Actually, I Can Take Pictures Here…

Actually, I Can Take Pictures Here…

“You cannot take pictures herNo Photose!” the Russian lady in red barked at me.  “There are children playing here.  I do not give you permission.”

I was in Fort Tryon Park, on the Upper West Side of Manhattan.  It’s a beautiful park, a place to escape the concrete, steel, glass and asphalt that comprises the vast bulk of Manhattan.  It’s a rare oasis of green in the middle of the urban jungle.  People come there to jog, stroll, admire the flowers in the Heather Garden, enjoy the wonderful views of the Palisades and the Hudson River, and to bring their children and pets to play on the lawns.

And, of course, to photograph.

I happen to love photographing the parks in New York City, the places that dispel the notion of the Big Apple being made solely of man-made materials.  And so, there I was, photographing in the park, taking a wide shot of one of the lawns, when the red lady ordered me to stop.

“Actually,” I responded calmly, “I can take pictures here.  This is a public park.  I don’t need your permission.”

“I do not let,” she responded.  “I am the nanny and the mother said no one can take pictures of her child.”

Normally, I’m a pretty reasonable person.  Had she come over to me and asked me nicely “Would you mind not photographing here?” I might very well have just picked up my camera and moved on.  But I don’t respond well to orders being shouted at me from someone who has no rights to issue such orders.

“If that’s the case,” I said, “then I suggest that you keep her facing the other direction.”

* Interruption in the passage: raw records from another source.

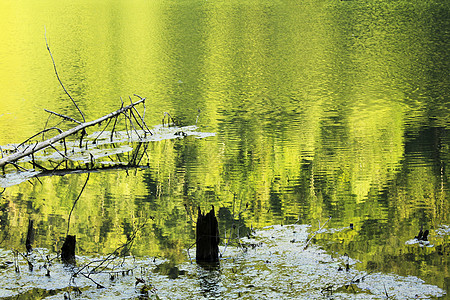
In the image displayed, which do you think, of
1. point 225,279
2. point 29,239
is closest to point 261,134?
point 29,239

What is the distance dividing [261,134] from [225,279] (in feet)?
35.5

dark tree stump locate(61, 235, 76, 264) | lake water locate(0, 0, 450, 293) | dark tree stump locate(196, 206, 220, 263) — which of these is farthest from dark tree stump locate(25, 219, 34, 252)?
dark tree stump locate(196, 206, 220, 263)

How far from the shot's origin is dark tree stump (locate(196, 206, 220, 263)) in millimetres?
8719

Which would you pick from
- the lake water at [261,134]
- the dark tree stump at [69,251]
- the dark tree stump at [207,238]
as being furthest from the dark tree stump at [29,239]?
the dark tree stump at [207,238]

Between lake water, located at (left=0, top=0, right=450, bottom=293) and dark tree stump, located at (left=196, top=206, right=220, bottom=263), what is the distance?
69 centimetres

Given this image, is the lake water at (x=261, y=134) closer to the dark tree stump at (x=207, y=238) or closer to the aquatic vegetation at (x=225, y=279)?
the aquatic vegetation at (x=225, y=279)

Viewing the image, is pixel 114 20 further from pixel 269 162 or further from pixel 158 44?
pixel 269 162

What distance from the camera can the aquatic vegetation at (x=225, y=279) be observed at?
7.64m

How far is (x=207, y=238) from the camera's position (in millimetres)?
8781

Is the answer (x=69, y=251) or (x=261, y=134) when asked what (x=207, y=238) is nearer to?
(x=69, y=251)

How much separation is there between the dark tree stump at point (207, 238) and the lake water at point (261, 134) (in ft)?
2.25

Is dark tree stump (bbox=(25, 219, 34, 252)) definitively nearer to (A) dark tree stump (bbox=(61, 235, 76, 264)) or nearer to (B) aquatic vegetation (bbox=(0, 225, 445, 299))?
(B) aquatic vegetation (bbox=(0, 225, 445, 299))

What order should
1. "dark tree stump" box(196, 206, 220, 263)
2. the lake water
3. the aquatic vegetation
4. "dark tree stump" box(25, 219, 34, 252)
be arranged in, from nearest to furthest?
1. the aquatic vegetation
2. "dark tree stump" box(196, 206, 220, 263)
3. "dark tree stump" box(25, 219, 34, 252)
4. the lake water

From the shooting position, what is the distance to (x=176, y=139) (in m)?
18.2
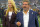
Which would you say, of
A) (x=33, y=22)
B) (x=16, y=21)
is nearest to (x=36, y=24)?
(x=33, y=22)

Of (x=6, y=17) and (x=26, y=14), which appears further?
(x=6, y=17)

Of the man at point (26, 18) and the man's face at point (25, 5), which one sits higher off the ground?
the man's face at point (25, 5)

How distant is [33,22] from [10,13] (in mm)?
873

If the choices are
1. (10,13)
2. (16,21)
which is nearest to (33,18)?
(16,21)

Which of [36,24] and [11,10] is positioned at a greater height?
[11,10]

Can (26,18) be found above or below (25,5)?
below

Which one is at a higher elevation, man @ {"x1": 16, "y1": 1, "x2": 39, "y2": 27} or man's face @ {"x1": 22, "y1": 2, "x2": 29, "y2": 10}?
man's face @ {"x1": 22, "y1": 2, "x2": 29, "y2": 10}

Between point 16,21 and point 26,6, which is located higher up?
point 26,6

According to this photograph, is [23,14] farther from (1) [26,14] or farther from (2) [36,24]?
(2) [36,24]

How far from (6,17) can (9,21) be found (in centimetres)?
15

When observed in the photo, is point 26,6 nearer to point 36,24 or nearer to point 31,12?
point 31,12

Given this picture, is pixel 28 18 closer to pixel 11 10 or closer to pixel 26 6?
pixel 26 6

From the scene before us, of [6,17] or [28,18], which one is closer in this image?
[28,18]

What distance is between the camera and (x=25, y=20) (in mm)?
5000
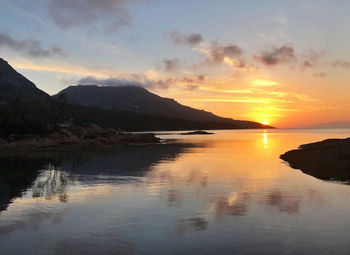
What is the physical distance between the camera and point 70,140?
102938 millimetres

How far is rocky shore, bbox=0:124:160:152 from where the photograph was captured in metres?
87.6

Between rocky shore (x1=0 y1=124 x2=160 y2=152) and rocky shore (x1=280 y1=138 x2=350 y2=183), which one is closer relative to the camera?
rocky shore (x1=280 y1=138 x2=350 y2=183)

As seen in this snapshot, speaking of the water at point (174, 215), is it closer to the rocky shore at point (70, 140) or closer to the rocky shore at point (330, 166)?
the rocky shore at point (330, 166)

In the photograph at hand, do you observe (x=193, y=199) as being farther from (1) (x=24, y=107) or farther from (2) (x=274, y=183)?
(1) (x=24, y=107)

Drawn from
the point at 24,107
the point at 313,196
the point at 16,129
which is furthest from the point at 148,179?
the point at 24,107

I was waiting for her to say that she was going to call the police, but that didn’t happen.  Instead, she and the kid simply left.

Photographing people in a public space where they have no expectation of privacy is not a crime and does not require anyone’s permission.  Period.  Photographers have just as much a right to use a public park as anyone else.  There is nothing nefarious or illegal about taking a wide shot with people in it (which is what I was doing) or even, for that matter, close up shots of people.  If you’re out in public, you’re fair game.

Most parents who act like this probably think they are protecting their children from some awful fate, but what fate, exactly, are they protecting them from?  To the best of my knowledge, no child (or adult, for that matter) has been harmed by the act of having their image captured on a digital sensor or film.  Are they thinking that I’m going to use their child’s picture for some nefarious purpose?  If that were the case, I wouldn’t need to go to a park to take pictures of kids — the internet has about a billion pictures of kids available that I can use for free without having to leave my living room.  Are you afraid I’m going to use your child’s image commercially?  Not without a model release I’m not.  Are you afraid that this somehow violates your child’s privacy?  Well, you’re already out in public where everyone can see you.  So, what exactly are you afraid of?

I understand that people want to protect their children.  As a father of three myself, I get it.  I even understand that when people think there’s a threat to their children, they may even go into mama (or papa) bear mode to protect them.  But people (including parents) have to be able to distinguish between real threats and things that are innocuous – like people in public with cameras.  Your child has a far greater chance of being hurt by the jumping rope she’s playing with than my camera.  Watch your child, and don’t mind me with my camera.